For the 1s2 configuration of helium, the two orbital functions are the same and  Equation $$\ref{13}$$ can be written

$\Psi (1, 2) = \psi_{1s}(1)\psi_{1s}(2) \times \dfrac{1}{\sqrt{2}}\bigg(\alpha(1)\beta(2) - \beta(1)\alpha(2)\bigg)\label{16}$

For two-electron systems (but not for three or more electrons), the wavefunction can be factored into an orbital function times a spin function. The two-electron spin function

$\sigma_{0,0}(1, 2) = \dfrac{1}{\sqrt{2}}\bigg(\alpha(1)\beta(2) - \beta(1)\alpha(2)\bigg)\label{17}$

represents the two electron spins in opposing directions (antiparallel) with a total spin angular momentum of zero. The two subscripts are the quantum numbers S and MS for the total electron spin. Eqution $$\ref{16}$$ is called the singlet spin state since there is only a single orientation for a total spin quantum number of zero. It is also possible to have both spins in the same state, provided the orbitals are different. There are three possible states for two parallel spins:

$\sigma_{1,1}(1, 2) = \alpha(1)\alpha(2)$

$\sigma_{1,0}(1, 2) = \dfrac{1}{\sqrt{2}}\bigg(\alpha(1)\beta(2) + \beta(2)\alpha(2)\bigg)$

$\sigma_{1,-1}(1, 2) = \beta(1)\beta(2)\label{18}$

These make up the triplet spin states, which have the three possible orientations of a total angular momentum of 1.

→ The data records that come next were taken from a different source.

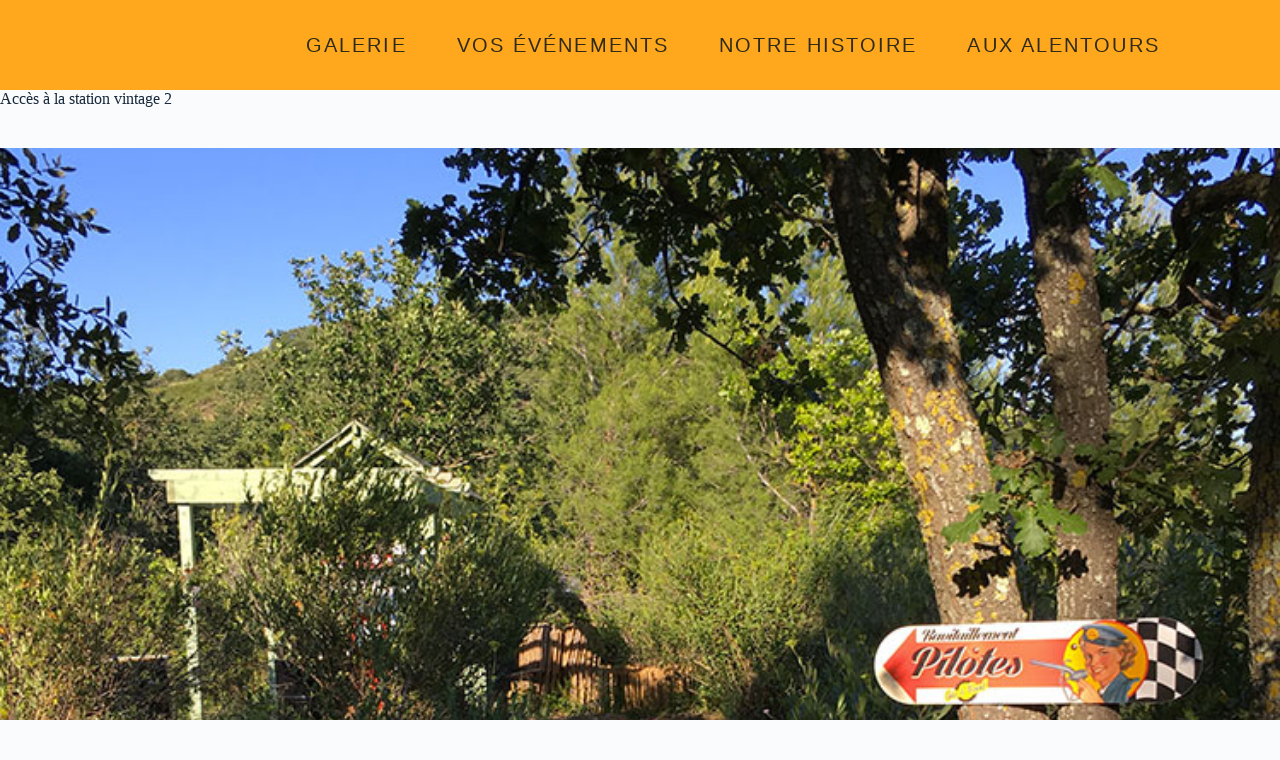

--- FILE ---
content_type: text/css
request_url: https://www.peejytrophy.fr/wp-content/uploads/elementor/css/post-1654.css?ver=1759332003
body_size: 760
content:
.elementor-1654 .elementor-element.elementor-element-fc4e5ee{--display:flex;--min-height:304px;--flex-direction:row;--container-widget-width:calc( ( 1 - var( --container-widget-flex-grow ) ) * 100% );--container-widget-height:100%;--container-widget-flex-grow:1;--container-widget-align-self:stretch;--flex-wrap-mobile:wrap;--justify-content:center;--align-items:center;--margin-top:60px;--margin-bottom:0px;--margin-left:0px;--margin-right:0px;}.elementor-1654 .elementor-element.elementor-element-fc4e5ee:not(.elementor-motion-effects-element-type-background), .elementor-1654 .elementor-element.elementor-element-fc4e5ee > .elementor-motion-effects-container > .elementor-motion-effects-layer{background-color:#0C0909;}.elementor-1654 .elementor-element.elementor-element-cc7ba75{--display:flex;--flex-direction:column;--container-widget-width:100%;--container-widget-height:initial;--container-widget-flex-grow:0;--container-widget-align-self:initial;--flex-wrap-mobile:wrap;}.elementor-1654 .elementor-element.elementor-element-8f74923{--display:flex;}.elementor-widget-text-editor{font-family:var( --e-global-typography-text-font-family ), Sans-serif;font-weight:var( --e-global-typography-text-font-weight );color:var( --e-global-color-text );}.elementor-widget-text-editor.elementor-drop-cap-view-stacked .elementor-drop-cap{background-color:var( --e-global-color-primary );}.elementor-widget-text-editor.elementor-drop-cap-view-framed .elementor-drop-cap, .elementor-widget-text-editor.elementor-drop-cap-view-default .elementor-drop-cap{color:var( --e-global-color-primary );border-color:var( --e-global-color-primary );}.elementor-1654 .elementor-element.elementor-element-4a57960{font-family:"Alata", Sans-serif;font-size:24px;font-weight:400;text-shadow:0px 0px 10px rgba(0,0,0,0.3);color:#D4FF19;}.elementor-1654 .elementor-element.elementor-element-fa14b50{--display:flex;}.elementor-1654 .elementor-element.elementor-element-f581b46{font-family:"Alata", Sans-serif;font-size:24px;font-weight:400;text-shadow:0px 0px 10px rgba(0,0,0,0.3);color:#FFAC19;}.elementor-1654 .elementor-element.elementor-element-673cf06{--display:flex;}.elementor-1654 .elementor-element.elementor-element-b5bdd47{--display:flex;--margin-top:250px;--margin-bottom:0px;--margin-left:0px;--margin-right:0px;--padding-top:0px;--padding-bottom:0px;--padding-left:0px;--padding-right:0px;}.elementor-1654 .elementor-element.elementor-element-b5bdd47.e-con{--flex-grow:0;--flex-shrink:0;}.elementor-1654 .elementor-element.elementor-element-ac268f5{font-family:"Alata", Sans-serif;font-size:15px;font-weight:400;text-shadow:0px 0px 10px rgba(0,0,0,0.3);color:#FDF3F3;}.elementor-1654 .elementor-element.elementor-element-f21f01f{--display:flex;}.elementor-1654 .elementor-element.elementor-element-0a63d67 .elementor-repeater-item-a07b07e.elementor-social-icon{background-color:#B42EA3;}.elementor-1654 .elementor-element.elementor-element-0a63d67{--grid-template-columns:repeat(0, auto);--grid-column-gap:5px;--grid-row-gap:0px;}.elementor-1654 .elementor-element.elementor-element-0a63d67 .elementor-widget-container{text-align:center;}@media(max-width:1024px){.elementor-1654 .elementor-element.elementor-element-b5bdd47{--margin-top:250px;--margin-bottom:0px;--margin-left:0px;--margin-right:0px;}}@media(min-width:768px){.elementor-1654 .elementor-element.elementor-element-b5bdd47{--width:87.784%;}}@media(max-width:1024px) and (min-width:768px){.elementor-1654 .elementor-element.elementor-element-b5bdd47{--width:297.656px;}}@media(max-width:767px){.elementor-1654 .elementor-element.elementor-element-fc4e5ee{--flex-direction:column;--container-widget-width:100%;--container-widget-height:initial;--container-widget-flex-grow:0;--container-widget-align-self:initial;--flex-wrap-mobile:wrap;}.elementor-1654 .elementor-element.elementor-element-b5bdd47{--margin-top:0px;--margin-bottom:0px;--margin-left:0px;--margin-right:0px;}}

### Excited States of Helium

The lowest excitated state of helium is represented by the electron configuration 1s 2s. The 1s 2p configuration has higher energy, even though the 2s and 2p orbitals in hydrogen are degenerate, because the 2s penetrates closer to the nucleus, where the potential energy is more negative. When electrons are in different orbitals, their spins can be either parallel or antiparallel. In order that the wavefunction satisfy the antisymmetry requirement (Equation $$\ref{14}$$), the two-electron orbital and spin functions must have opposite behavior under exchange of electron labels. There are four possible states from the 1s 2s configuration: a singlet state

$\Psi^+ (1, 2) = \dfrac{1}{\sqrt{2}}\bigg(\psi_{1s}(1)\psi_{2s}(2) + \psi_{2s}(1)\psi_{1s}(2)\bigg) \sigma_{0, 0}(1, 2)\label{19}$

and three triplet states

$\Psi^-(1, 2) = \dfrac{1}{\sqrt{2}}\bigg(\psi_{1s}(1)\psi_{2s}(2) - \psi_{2s}(1)\psi_{1s}(2)\bigg)\begin{cases} \sigma_{1,1}(1, 2)\\ \sigma_{1,0}(1, 2) \\ \sigma_{1,-1}(1, 2)\end{cases}\label{20}$

Using the Hamiltonian in Equation $$\ref{3}$$, we can compute the approximate energies

$E^{\pm}=\iint\Psi^{\pm}(1,2) \hat{H} \Psi^{\pm}(1,2)d\tau_1d\tau_2\label{21}$

After evaluating some fierce-looking integrals, this reduces to the form

$E^{\pm}=I(1s)+I(2s)+J(1s, 2s) \pm K(1s, 2s)\label{22}$

in terms of the one electron integrals

$I(a)=\int \psi_a(\textrm{r})\left\{-\dfrac{1}{2}\nabla^2-\dfrac{Z}{r}\right\} \psi_a(\textrm{r})d\tau\label{23}$

the Coulomb integrals

$J(a, b)=\iint\psi_a(\textrm{r}_1)^2\dfrac{1}{r_{12}}\psi_b(\textrm{r}_2)^2d\tau_1d\tau_2\label{24}$

and the exchange integrals

$K(a, b)=\iint\psi_a(\textrm{r}_1)\psi_b(\textrm{r}_1)\dfrac{1}{r_{12}}\psi_a(\textrm{r}_2)\psi_b(\textrm{r}_2)d\tau_1d\tau_2\label{25}$

The Coulomb integral represents the repulsive potential energy for two interacting charge distributions $$\psi_a(\textbf{r}_1)^2$$ and $$\psi_b(\textbf{r}_2)^2$$. The exchange integral, which has no classical analog, arises because of the exchange symmetry (or antisymmetry) requirement of the wavefunction. Both J and K can be shown to be positive quantities. Therefore the lower sign in (22) represents the state of lower energy, making the triplet state of the configuration 1s 2s lower in energy than the singlet state. This is an almost universal generalization and contributes to Hund's rule, to be discussed in the next Chapter.